• [Exercise set]:
1. Say whether each statement agrees with the blog post on the mind-body connection, answering yes or no and quoting the deciding words. (a) The author is board certified in both psychiatry and internal medicine. (b) Abdominal pain is commonly managed by a psychiatrist. (c) The author plans to write a series of blog posts.
2. Give the passage of the blog post on the mind-body connection starting with "When Physical Symptoms" and going on through "severity of symptoms." again, swapping "physicians" for "doctors".
3. Write the next part of the blog post on the mind-body connection, picking up after its last sentence.
╭─ Text shown
The Mind-Body Connection: Why Abdominal Pain Isn't Always "Just Physical"

Understanding functional symptoms, the science of predictive coding, and how culture shapes the way we experience pain

By Dr. Samir Abuhamad — Double Board Certified in Psychiatry and Internal Medicine

It is common in medicine to view the mind and the body as separate entities, under the care of separately-trained physicians. However, our paradigm is being challenged by research that increasingly shows that the mind and the body are, in fact, connected. In this series of blog posts, I hope to explore this mind-body connection and to discuss the many ways in which our physical health and lifestyle choices impact our mental health, and vice versa.

When Physical Symptoms Don't Have a Physical Cause

As the field of medicine expands, physicians are starting to recognize that not all physical symptoms have their roots in medical causes. One example is abdominal pain. Commonly evaluated and managed by a primary care physician or a gastrointestinal specialist with lab tests and procedures, we are increasingly recognizing the interplay between a patient's mental health and their perceived severity of symptoms.
╰─
╭─ Data extracts
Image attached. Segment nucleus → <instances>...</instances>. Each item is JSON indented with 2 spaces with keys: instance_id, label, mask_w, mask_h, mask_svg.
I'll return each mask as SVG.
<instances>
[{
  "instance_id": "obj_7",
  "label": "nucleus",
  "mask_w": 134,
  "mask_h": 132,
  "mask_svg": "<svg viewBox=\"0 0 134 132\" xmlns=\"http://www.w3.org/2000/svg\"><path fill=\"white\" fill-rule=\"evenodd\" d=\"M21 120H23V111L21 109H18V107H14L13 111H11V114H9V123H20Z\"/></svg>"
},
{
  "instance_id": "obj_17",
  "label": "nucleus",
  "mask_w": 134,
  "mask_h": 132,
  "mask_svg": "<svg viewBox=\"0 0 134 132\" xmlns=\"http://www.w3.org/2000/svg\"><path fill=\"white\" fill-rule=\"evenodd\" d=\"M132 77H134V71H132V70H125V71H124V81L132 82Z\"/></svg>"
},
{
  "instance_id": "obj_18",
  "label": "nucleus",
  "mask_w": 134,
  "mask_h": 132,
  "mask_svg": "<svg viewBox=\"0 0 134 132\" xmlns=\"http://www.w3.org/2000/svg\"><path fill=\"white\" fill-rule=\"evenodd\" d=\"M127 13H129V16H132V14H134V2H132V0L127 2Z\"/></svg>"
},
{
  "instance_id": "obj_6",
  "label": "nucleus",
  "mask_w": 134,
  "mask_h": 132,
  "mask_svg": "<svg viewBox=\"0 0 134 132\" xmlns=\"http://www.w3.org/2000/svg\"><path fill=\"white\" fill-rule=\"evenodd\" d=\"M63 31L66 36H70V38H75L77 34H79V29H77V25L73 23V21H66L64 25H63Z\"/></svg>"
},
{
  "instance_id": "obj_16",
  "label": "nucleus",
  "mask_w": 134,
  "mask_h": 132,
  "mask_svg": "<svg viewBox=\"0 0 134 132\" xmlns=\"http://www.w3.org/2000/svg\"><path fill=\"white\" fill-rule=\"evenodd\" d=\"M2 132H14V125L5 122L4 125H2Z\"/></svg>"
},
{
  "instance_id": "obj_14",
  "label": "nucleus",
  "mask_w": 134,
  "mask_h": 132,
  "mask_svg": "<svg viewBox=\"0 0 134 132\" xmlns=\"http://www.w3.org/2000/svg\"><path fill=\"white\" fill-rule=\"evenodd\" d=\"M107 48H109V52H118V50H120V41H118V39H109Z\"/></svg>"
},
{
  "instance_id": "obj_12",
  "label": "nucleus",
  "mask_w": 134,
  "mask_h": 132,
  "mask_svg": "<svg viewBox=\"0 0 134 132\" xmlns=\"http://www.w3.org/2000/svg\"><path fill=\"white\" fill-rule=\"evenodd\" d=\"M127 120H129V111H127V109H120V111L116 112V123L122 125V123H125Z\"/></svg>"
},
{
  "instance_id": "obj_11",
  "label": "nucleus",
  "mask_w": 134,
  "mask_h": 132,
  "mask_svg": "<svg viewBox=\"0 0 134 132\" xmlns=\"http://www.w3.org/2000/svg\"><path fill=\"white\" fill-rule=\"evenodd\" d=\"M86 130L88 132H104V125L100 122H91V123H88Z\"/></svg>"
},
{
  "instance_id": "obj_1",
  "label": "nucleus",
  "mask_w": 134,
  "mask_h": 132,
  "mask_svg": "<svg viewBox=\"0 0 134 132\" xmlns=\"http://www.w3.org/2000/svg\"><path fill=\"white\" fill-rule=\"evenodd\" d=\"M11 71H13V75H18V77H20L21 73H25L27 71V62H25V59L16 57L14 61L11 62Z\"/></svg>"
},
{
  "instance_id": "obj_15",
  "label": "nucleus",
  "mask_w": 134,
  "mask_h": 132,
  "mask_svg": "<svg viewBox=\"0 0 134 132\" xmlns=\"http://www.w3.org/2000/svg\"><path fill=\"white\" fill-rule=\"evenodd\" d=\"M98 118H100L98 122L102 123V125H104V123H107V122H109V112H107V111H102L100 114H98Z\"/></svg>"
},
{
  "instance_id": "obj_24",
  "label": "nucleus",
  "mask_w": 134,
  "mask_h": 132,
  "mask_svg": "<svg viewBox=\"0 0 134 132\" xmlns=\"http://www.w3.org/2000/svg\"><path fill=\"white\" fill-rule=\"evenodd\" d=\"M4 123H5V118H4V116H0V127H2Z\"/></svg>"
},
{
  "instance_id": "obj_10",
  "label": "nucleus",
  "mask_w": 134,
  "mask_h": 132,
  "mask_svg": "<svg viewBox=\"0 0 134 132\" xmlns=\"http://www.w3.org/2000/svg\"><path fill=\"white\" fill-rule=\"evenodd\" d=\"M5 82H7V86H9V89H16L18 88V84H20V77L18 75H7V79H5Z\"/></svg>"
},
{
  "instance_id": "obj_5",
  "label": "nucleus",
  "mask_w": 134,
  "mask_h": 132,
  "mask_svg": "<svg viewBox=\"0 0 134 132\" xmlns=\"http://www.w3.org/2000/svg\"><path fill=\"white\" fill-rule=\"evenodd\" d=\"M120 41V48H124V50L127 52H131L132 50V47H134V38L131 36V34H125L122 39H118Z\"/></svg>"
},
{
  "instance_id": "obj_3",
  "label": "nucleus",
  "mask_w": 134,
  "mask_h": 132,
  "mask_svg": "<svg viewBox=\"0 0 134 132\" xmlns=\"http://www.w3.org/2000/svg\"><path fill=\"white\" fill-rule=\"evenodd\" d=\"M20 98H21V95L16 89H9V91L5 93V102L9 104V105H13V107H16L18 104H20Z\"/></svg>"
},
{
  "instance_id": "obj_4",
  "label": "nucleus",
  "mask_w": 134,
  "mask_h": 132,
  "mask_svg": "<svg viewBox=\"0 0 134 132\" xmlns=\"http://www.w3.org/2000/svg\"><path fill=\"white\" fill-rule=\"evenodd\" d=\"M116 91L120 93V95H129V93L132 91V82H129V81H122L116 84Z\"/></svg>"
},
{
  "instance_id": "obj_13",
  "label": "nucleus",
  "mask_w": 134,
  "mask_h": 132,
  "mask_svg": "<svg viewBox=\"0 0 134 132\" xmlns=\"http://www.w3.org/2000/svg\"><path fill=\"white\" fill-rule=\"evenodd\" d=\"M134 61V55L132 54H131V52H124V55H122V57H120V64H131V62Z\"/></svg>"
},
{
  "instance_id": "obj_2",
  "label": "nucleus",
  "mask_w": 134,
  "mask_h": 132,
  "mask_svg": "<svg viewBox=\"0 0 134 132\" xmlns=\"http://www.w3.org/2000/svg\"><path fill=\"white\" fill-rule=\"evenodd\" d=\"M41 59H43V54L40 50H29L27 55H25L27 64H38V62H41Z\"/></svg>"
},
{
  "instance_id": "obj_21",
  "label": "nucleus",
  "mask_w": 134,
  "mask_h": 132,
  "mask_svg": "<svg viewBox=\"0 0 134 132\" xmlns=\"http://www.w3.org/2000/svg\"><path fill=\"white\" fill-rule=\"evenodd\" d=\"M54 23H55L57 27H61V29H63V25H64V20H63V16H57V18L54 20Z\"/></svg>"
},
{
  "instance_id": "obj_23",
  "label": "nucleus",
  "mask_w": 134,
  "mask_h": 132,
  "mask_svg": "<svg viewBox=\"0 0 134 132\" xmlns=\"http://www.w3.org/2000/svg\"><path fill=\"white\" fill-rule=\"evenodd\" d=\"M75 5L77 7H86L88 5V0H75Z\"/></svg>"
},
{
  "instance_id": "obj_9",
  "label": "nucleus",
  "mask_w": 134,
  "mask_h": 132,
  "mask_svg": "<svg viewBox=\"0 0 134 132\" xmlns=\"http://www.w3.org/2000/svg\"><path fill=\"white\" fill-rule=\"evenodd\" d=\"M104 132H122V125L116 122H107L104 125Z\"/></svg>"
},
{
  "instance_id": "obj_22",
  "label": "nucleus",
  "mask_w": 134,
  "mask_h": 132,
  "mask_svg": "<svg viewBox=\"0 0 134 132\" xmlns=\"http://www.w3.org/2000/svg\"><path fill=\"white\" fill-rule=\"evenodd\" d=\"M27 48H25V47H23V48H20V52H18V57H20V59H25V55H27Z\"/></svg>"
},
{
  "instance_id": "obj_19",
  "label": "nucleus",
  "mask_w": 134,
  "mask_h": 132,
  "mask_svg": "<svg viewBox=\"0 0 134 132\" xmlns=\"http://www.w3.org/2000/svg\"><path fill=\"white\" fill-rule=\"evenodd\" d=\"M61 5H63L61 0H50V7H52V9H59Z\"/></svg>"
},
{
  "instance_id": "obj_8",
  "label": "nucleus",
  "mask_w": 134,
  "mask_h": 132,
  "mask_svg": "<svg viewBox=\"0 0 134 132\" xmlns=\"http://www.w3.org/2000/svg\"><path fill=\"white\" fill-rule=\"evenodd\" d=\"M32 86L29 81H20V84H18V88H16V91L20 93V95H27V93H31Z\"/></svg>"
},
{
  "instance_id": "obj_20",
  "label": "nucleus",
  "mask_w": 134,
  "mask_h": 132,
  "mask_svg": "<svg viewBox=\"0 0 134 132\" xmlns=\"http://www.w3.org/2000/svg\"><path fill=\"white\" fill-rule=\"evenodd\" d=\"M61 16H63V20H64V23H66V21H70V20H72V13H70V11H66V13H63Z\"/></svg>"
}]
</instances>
╰─
• [Responses per task]:
1.
(a) Yes: "Double Board Certified in Psychiatry and Internal Medicine"
(b) No: "Commonly evaluated and managed by a primary care physician or a gastrointestinal specialist"
(c) Yes: "In this series of blog posts"

2.
When Physical Symptoms Don't Have a Physical Cause

As the field of medicine expands, doctors are starting to recognize that not all physical symptoms have their roots in medical causes. One example is abdominal pain. Commonly evaluated and managed by a primary care physician or a gastrointestinal specialist with lab tests and procedures, we are increasingly recognizing the interplay between a patient's mental health and their perceived severity of symptoms.

3.
Although some patients with abdominal pain have a medical cause often identified on workup, some do not and will receive a diagnosis of "functional abdominal pain" or "somatic symptom disorder." The notion that one's perceived pain is "in their head" can be frustrating and dismissive for many. However, understanding and recognizing that the mechanism behind functional symptoms is real, measurable, and worthy of the same clinical respect as any "medical" diagnosis can change the way patients relate to their own bodies.

What "Functional" Really Means

First, it's worth dismantling a common misconception: a "functional" diagnosis does not mean nothing is wrong, nor does it mean the workup was incomplete. It means that after reasonable medical causes have been excluded, the symptoms are best explained by how the nervous system is processing and generating signals, not by structural damage or disease. This is a mechanism, not an absence of one.

The Brain's Prediction Problem: A Look at Predictive Coding

One useful way to understand this mechanism is through the lens of predictive coding. Our brains are not passive receivers of sensory information; they are constantly generating predictions about what the body should be feeling, and then updating those predictions based on incoming signals. Under normal circumstances, this is remarkably efficient. It's why you don't consciously notice the sensation of your shirt against your skin a few minutes after putting it on.

But this same predictive system can misfire. The gut, in particular, is a noisy place full of low-level signals from digestion, motility, and stretch that are usually filtered out as irrelevant "background noise." When the brain's threshold for what counts as noteworthy shifts — often due to heightened anxiety, hypervigilance, or prior painful experiences — that background noise can be reinterpreted as something significant. The brain, primed to expect pain, may amplify an ordinary signal into a distressing one.

In this sense, the pain isn't imagined; it's a real perceptual event produced by a nervous system that has recalibrated what counts as "signal" versus "noise."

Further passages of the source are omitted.